A new salmon & wine tasting at the Market

Flight of smoked seafood at Made In Washington store.
Flight of smoked seafood at Made In Washington store.

Salmon is our deity, right? We live for it, it dies for us, and so on. At the Pike Place Market, they throw salmon around like baseballs. But where can you actually get a taste of salmon? At Fisherman’s Wharf in San Francisco, you can buy go-cups of crab and shrimp cocktails, but in our town, the best you can do is a go-cup of chowder. (And piroshky, I know.)

However, there’s now an alternative. The venerable Made In Washington store at the heart of the Market has just put itself through a remodel, revamping, and rebranding. Some years back, MIW became part of SeaBear, and now the star of the renovation is SeaBear Wild Salmon: MIW has added cold case seafood product alongside their signature Smokehouse Tasting Flight – direct from the company’s smokehouse in Anacortes.

SeaBear got its start as a fisherman’s smokehouse, and over the years has grown substantially; it employs 100 people in Anacortes, and bought out a high-end smoked-salmon label, Gerard & Dominique a few years ago. They also took over the Made In Washington stores (originally in the Market, now five locations) founded in 1984 by Gillian and Jack Matthews.

For five bucks, you can treat yourself to a “flight” of smoked seafood, starting with the cold-smoked, European-style salmon (“Nova lox”) that G&D began offering when Gerard Parrat and Dominique Place created the company in 1990. Next up is the better-known “warm smoked” salmon from SeaBear; a smoked halibut mousse; a smoked scallop; and finally a SeaBear Smokehouse Slider (potato roll, Walla Walla sweet onion mustard, smoked salmon, topped with Mama Lil’s pickles).
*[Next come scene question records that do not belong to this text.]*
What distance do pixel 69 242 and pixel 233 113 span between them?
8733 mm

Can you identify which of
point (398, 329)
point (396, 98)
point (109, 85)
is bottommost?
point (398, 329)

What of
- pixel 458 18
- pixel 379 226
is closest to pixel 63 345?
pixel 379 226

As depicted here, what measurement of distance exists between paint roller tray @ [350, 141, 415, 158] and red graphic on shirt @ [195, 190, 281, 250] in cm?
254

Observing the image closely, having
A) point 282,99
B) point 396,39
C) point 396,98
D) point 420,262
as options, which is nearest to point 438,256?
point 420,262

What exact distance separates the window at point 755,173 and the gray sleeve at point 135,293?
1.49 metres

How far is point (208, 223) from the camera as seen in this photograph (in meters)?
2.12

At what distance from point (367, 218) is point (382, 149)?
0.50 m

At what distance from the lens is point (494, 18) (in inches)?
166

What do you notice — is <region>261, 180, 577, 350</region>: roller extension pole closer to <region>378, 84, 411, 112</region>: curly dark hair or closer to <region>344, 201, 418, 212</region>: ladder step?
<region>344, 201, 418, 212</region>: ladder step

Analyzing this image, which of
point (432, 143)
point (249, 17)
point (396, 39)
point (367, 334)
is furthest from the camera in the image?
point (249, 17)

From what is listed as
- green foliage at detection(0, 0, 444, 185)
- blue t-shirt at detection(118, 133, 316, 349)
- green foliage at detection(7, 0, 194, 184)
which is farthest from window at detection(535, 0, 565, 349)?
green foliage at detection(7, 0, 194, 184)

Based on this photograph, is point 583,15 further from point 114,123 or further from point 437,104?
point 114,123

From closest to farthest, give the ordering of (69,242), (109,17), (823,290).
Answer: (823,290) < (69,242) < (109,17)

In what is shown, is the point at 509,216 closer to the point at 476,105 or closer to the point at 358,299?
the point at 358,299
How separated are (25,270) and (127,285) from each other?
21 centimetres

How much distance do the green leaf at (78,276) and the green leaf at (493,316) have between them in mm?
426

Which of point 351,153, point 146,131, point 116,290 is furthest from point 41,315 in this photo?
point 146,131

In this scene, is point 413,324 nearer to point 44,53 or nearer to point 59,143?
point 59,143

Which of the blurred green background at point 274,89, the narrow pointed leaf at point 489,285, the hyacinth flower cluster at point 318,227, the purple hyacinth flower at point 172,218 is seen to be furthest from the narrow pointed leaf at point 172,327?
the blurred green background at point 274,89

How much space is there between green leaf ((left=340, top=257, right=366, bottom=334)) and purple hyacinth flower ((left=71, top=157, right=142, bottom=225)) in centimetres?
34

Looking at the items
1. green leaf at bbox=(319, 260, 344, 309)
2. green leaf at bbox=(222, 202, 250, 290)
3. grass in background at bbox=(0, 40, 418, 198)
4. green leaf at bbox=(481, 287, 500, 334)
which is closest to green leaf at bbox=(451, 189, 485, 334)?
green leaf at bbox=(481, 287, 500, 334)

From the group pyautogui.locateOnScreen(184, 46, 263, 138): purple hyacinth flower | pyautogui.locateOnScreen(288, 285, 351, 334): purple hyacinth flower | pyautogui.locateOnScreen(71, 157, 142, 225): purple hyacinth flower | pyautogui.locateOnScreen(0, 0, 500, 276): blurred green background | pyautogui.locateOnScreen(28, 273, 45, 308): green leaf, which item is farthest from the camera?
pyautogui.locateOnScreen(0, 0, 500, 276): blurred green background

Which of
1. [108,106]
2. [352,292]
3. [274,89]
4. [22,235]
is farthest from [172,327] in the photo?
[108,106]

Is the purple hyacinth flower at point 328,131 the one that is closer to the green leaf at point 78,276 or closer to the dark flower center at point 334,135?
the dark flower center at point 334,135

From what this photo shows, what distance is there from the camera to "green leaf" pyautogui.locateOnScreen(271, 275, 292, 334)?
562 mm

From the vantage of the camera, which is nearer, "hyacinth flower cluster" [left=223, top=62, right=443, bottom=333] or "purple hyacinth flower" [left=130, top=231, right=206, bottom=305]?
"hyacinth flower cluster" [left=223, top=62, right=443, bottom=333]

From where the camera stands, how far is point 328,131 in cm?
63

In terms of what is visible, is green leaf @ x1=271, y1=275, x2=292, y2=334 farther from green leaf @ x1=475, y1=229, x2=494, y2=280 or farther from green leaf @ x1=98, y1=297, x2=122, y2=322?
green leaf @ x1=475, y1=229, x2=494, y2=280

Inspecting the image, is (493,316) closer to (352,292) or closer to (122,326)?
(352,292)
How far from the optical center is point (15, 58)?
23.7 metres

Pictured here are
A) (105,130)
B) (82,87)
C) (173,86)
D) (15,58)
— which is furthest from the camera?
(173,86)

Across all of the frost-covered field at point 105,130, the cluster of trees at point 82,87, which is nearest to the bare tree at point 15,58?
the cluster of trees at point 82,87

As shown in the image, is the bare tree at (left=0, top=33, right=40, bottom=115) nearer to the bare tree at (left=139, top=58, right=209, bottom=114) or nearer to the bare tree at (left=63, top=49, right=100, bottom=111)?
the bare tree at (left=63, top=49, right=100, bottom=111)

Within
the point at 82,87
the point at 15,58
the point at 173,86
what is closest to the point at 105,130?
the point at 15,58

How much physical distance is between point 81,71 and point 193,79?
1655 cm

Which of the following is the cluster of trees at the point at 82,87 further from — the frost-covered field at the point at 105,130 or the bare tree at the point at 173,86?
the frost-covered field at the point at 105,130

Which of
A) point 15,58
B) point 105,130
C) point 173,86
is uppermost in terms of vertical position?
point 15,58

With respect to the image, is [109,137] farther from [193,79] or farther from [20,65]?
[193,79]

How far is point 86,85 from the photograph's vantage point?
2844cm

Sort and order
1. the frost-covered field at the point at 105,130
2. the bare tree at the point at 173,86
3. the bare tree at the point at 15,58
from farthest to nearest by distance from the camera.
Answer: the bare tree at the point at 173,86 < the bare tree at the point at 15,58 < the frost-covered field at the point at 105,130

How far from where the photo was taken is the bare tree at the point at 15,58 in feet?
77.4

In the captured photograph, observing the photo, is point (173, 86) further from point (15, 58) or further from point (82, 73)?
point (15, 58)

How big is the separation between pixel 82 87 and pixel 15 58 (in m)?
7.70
And then, of course, you decide to buy a pouch of whichever one you liked best. Walk away? That’s okay, too, but I’ll bet you don’t.

Oh, that glass of red wine: it’s a pinot noir (the variety that does the best job of matching up with salmon) from Chateau Ste. Michelle called “Fringes.” Why? Because the grapes grow on the fringes of the Columbia Valley, specifically the Columbia River Gorge. A limited release, well worth seeking out.